HOW TO COMPLETE THIS TASK → For the word "unknown", count the lines in the records below that include it and give only that number.

TASK INPUTS: Begin

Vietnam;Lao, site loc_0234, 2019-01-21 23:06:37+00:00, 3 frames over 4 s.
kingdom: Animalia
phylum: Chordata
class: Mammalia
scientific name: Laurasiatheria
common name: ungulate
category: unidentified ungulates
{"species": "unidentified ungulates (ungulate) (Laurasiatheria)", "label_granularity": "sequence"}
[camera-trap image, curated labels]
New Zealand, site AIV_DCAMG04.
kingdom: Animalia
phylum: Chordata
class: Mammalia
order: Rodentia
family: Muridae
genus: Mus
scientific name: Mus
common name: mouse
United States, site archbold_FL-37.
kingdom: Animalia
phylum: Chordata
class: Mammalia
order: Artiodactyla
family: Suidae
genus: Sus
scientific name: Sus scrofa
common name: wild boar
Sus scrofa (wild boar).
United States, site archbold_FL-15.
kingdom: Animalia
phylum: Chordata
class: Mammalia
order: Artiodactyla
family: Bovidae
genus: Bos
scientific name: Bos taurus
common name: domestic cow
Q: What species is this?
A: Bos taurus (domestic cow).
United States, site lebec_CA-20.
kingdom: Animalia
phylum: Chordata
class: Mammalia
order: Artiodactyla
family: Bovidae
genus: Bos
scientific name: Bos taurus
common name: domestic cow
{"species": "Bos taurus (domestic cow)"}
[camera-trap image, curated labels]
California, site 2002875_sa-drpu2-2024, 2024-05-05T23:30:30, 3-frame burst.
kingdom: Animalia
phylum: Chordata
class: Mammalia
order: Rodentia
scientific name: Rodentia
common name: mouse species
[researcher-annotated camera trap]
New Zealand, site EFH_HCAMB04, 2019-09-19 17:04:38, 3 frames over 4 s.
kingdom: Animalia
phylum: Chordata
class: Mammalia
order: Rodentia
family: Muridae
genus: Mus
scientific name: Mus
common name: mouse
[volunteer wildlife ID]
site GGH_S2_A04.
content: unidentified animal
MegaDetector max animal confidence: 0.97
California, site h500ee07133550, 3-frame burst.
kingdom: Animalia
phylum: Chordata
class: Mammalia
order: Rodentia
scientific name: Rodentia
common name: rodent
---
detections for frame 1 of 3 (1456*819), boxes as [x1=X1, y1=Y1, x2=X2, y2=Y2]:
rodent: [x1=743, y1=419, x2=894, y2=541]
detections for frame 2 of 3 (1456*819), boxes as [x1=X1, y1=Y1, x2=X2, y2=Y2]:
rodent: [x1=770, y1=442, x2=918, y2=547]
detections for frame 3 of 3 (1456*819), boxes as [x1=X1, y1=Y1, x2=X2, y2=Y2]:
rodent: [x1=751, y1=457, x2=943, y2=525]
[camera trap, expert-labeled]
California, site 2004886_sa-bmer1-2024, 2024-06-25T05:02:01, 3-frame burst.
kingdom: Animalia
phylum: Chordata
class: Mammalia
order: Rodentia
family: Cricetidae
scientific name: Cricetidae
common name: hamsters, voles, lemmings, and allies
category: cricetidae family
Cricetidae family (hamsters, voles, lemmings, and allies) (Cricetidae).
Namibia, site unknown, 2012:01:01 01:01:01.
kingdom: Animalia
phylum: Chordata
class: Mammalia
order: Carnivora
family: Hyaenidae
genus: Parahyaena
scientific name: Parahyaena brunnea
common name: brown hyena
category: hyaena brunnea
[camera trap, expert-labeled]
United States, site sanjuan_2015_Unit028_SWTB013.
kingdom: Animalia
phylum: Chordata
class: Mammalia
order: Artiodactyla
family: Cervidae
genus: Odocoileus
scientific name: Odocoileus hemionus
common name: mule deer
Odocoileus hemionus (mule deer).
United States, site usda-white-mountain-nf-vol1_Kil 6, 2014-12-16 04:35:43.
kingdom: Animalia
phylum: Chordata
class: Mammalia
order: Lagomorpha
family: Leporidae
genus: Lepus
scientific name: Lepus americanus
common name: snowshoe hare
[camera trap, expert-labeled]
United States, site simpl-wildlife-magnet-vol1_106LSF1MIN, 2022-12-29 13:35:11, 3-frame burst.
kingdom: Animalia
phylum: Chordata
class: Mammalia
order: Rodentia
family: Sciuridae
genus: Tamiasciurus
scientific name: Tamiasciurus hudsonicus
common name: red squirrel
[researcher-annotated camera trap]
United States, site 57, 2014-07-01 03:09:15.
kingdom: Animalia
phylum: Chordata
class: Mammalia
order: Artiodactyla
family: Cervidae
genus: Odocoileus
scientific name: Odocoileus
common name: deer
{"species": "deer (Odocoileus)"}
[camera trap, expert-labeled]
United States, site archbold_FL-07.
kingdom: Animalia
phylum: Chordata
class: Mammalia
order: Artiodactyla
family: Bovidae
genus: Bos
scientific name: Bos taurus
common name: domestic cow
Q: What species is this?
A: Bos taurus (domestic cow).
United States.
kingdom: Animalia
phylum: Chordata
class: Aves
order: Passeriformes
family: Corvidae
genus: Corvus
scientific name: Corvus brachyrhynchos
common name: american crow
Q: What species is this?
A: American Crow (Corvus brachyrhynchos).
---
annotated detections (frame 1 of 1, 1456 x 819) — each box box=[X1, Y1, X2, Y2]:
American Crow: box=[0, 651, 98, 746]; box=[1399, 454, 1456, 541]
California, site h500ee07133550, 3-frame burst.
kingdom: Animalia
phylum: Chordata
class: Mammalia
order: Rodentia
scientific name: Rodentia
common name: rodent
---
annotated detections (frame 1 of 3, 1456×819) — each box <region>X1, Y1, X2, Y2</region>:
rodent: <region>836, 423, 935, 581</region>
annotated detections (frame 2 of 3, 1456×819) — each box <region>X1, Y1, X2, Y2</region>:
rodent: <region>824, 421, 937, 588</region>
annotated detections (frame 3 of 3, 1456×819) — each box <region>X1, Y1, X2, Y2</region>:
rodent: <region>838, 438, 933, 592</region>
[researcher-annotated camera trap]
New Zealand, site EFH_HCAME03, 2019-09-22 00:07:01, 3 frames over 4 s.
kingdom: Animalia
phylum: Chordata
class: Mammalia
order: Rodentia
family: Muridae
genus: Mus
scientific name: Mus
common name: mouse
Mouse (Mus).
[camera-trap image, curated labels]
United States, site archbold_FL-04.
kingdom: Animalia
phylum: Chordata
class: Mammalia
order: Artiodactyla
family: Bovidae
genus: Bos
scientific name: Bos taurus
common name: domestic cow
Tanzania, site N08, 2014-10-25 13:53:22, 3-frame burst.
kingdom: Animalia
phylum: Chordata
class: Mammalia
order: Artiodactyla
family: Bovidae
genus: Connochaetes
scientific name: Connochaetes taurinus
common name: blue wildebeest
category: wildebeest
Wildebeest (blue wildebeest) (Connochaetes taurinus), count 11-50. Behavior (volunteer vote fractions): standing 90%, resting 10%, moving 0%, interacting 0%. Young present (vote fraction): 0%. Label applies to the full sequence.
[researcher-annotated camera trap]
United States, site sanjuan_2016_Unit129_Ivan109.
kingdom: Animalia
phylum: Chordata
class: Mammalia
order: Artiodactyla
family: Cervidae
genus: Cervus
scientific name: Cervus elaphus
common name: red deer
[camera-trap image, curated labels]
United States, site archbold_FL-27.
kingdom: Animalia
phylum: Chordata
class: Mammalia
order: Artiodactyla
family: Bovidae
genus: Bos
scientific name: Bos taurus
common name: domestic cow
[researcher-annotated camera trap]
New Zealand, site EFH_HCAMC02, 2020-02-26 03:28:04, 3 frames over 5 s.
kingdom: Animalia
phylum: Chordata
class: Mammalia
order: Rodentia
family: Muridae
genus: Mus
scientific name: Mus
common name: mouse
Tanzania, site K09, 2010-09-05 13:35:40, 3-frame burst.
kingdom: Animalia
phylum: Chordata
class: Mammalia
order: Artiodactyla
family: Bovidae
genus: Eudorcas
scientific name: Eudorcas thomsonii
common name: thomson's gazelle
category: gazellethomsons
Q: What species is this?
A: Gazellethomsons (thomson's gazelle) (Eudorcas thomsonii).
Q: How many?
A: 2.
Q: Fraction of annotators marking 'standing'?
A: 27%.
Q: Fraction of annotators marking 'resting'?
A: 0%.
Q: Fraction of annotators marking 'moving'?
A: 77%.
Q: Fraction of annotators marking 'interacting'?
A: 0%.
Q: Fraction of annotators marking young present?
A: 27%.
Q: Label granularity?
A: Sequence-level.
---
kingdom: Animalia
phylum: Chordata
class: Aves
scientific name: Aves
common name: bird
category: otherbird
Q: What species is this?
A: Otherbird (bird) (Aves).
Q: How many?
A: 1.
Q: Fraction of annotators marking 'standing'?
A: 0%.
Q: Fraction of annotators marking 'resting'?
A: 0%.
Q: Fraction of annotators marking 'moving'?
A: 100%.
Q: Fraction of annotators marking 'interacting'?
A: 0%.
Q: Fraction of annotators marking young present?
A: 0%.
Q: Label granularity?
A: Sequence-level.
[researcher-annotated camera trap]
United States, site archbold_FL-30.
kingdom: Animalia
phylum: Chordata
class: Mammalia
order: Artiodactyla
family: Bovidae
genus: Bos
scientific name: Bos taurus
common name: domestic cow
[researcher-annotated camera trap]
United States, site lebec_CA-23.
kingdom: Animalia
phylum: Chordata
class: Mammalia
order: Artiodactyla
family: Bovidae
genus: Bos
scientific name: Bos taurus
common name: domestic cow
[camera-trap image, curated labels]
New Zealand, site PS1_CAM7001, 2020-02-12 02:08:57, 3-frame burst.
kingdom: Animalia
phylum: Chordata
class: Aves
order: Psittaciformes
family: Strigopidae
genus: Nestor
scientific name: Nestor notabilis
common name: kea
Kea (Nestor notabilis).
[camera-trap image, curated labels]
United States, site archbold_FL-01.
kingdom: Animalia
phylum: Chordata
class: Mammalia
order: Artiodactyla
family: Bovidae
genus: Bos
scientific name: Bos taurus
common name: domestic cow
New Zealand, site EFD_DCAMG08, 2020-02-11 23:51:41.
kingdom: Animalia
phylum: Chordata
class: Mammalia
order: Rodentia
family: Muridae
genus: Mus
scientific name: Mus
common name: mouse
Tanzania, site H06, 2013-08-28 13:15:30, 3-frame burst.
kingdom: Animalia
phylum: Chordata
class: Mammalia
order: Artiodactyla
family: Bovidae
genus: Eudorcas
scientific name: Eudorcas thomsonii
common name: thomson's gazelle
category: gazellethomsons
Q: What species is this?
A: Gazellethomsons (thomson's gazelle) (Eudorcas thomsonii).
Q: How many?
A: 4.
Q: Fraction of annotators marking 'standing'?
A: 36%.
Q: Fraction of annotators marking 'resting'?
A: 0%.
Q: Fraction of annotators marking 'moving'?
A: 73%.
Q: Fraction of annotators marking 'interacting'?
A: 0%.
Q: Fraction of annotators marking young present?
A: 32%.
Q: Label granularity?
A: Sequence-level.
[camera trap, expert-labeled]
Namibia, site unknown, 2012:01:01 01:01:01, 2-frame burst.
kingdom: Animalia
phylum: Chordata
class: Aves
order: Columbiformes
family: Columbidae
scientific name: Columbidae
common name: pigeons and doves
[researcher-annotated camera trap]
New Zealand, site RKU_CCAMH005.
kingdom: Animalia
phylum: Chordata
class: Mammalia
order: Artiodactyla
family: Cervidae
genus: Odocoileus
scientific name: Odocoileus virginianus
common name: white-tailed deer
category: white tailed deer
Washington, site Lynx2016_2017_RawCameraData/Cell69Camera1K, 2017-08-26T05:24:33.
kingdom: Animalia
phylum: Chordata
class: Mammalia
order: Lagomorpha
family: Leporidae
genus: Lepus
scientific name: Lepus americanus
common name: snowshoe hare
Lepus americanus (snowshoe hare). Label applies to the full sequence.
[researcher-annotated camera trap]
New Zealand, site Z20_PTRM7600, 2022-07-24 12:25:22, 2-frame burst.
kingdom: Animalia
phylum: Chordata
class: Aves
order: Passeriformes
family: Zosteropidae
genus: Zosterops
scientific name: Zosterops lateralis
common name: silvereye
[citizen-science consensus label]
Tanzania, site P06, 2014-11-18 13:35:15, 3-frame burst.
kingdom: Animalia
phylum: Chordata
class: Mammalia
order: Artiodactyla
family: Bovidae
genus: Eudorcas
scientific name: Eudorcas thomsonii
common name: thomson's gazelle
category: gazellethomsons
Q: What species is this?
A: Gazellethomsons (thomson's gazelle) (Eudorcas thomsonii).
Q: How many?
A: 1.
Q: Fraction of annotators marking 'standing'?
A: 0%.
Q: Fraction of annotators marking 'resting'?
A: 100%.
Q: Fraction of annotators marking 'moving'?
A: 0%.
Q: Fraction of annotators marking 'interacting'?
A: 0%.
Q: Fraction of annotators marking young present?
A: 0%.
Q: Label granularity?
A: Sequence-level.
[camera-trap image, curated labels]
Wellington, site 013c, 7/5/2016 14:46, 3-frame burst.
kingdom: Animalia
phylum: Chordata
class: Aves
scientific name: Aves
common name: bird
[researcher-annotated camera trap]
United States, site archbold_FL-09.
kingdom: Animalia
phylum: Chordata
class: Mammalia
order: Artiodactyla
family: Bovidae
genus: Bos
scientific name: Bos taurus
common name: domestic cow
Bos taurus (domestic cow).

TASK INPUTS: End

COMPLETED EXERCISE → 2